→ REQUEST 1
Please reproduce the Simmel passage from "Then there is intimacy." to "the collectivity itself.".
→ REQUEST 2
Summarize the Simmel passage in two sentences.
→ REQUEST 3
Answer these questions on the Simmel passage, one per line:
(a) Who translated The Sociology of Georg Simmel?
(b) In what situations is the feeling of isolation said to be much more intense?
(c) What happens to intimacy as soon as a third element is introduced into the relationship?

---------- SELECTION ----------

George Simmel: The Individual and the "Dyad"

WE think of sociology as the individual and society. But Georg Simmel in The Sociology of Georg Simmel translated by Kurt H. Wolff takes us to a more basic consideration, the individual and the "dyad", or the individual as part of a two-person social relationship.

But first, consider the situation of the "isolated" individual. Actually, we are not talking here about an individual that is "physically alone" as one might be on a walk in the mountains. The feeling of isolation is much more intense

when one is a stranger, without relations, among many physically close persons, at a "party", on a train, or in the traffic of a large city.
In other words, isolation is not the aloneness of an individual; it is the separation of the social individual from the rest of society. "As a conscious feeling on the part of the individual, it represents a very specific relation to society."

But then there is freedom, which seems at first glance to be closely related to isolation, but it is decisively different. On the one hand we can see that society -- as  "the state, the party, the family... friendship or love -- quite naturally... would extend their claims over the whole of man." Against this relentless pressure to conform to the expectations of others, "freedom emerges as a continuous process of liberation" for personal independence and also the right to remain dependent. On the other hand "the individual does not just want to be free, but use his freedom for some purpose", including "the extension of his will over others."

Thus we see that "isolation" and "freedom" are not external to the notion of humans as social individuals, but particular instances of genuinely human "sociation." The "dyad", the relation between two individuals or two groups is equally social. And the dyad has a particular characteristic unlike the isolation or freedom of the individual or a group of three or more people; if one person drops out of the dyad, it ceases to exist. The point is that any large group can be immortal; but the dyad cannot.

Simmel writes at length about the characteristics of the dyad. He starts with triviality. We tend to value things that are unique and rare, and undervalue things that are routine and commonplace. Clearly, a dyadic relationship, with its daily repetition of the commonplace, can descend into triviality, and "the tone of triviality frequently becomes desperate and fatal."

Then there is intimacy. For Simmel intimacy refers to the "ingredients that its participants contribute to [the relationship} and to no other" if they are regarded to be essential, forming the "affective structure" which the two show to each other and to nobody else. It is clear that intimacy is closely related to the exclusive nature of the dyad; intimacy withers as soon as a third element is introduced into the relationship.

Obviously the iconic case of the dyad is a monogamous marriage, and yet is isn't. For marriage typically leads to children, and then the dyad is broken. And marriage does not exist in isolation as merely two people. There is the family in general, the children, and the fact that marriage is "socially regulated and historically transmitted." Men and women are not just confronted by each other in marriage, but by the collectivity itself.

---------- DATASET EXTRACT ----------

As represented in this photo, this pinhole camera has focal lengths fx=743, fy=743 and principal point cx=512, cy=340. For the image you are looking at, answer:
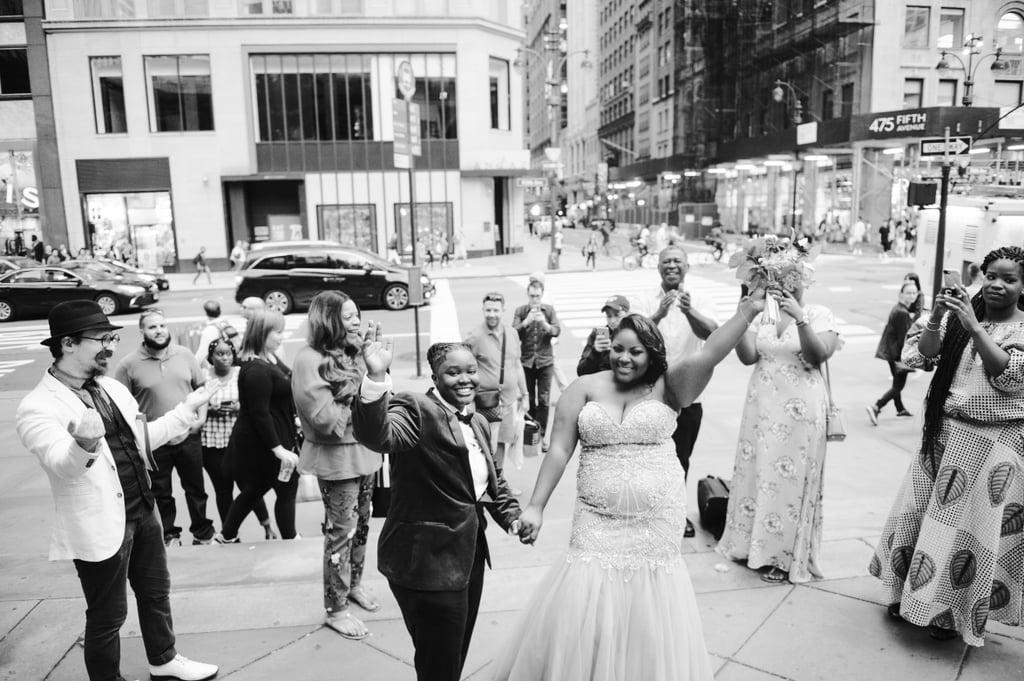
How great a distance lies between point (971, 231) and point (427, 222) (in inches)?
980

----------

→ EXERCISE SOLUTION 1
Then there is intimacy. For Simmel intimacy refers to the "ingredients that its participants contribute to [the relationship} and to no other" if they are regarded to be essential, forming the "affective structure" which the two show to each other and to nobody else. It is clear that intimacy is closely related to the exclusive nature of the dyad; intimacy withers as soon as a third element is introduced into the relationship.

Obviously the iconic case of the dyad is a monogamous marriage, and yet is isn't. For marriage typically leads to children, and then the dyad is broken. And marriage does not exist in isolation as merely two people. There is the family in general, the children, and the fact that marriage is "socially regulated and historically transmitted." Men and women are not just confronted by each other in marriage, but by the collectivity itself.

→ EXERCISE SOLUTION 2
Isolation and freedom are presented as forms of genuinely human sociation, and the dyad, a relation between two individuals or two groups, is equally social but ceases to exist if one member drops out, unlike a large group, which can be immortal. The dyad can descend into triviality, its intimacy withers once a third element is introduced, and even monogamous marriage is not a pure dyad because children break it and it is socially regulated and historically transmitted.

→ EXERCISE SOLUTION 3
(a) Kurt H. Wolff.
(b) When one is a stranger, without relations, among many physically close persons, at a "party", on a train, or in the traffic of a large city.
(c) It withers.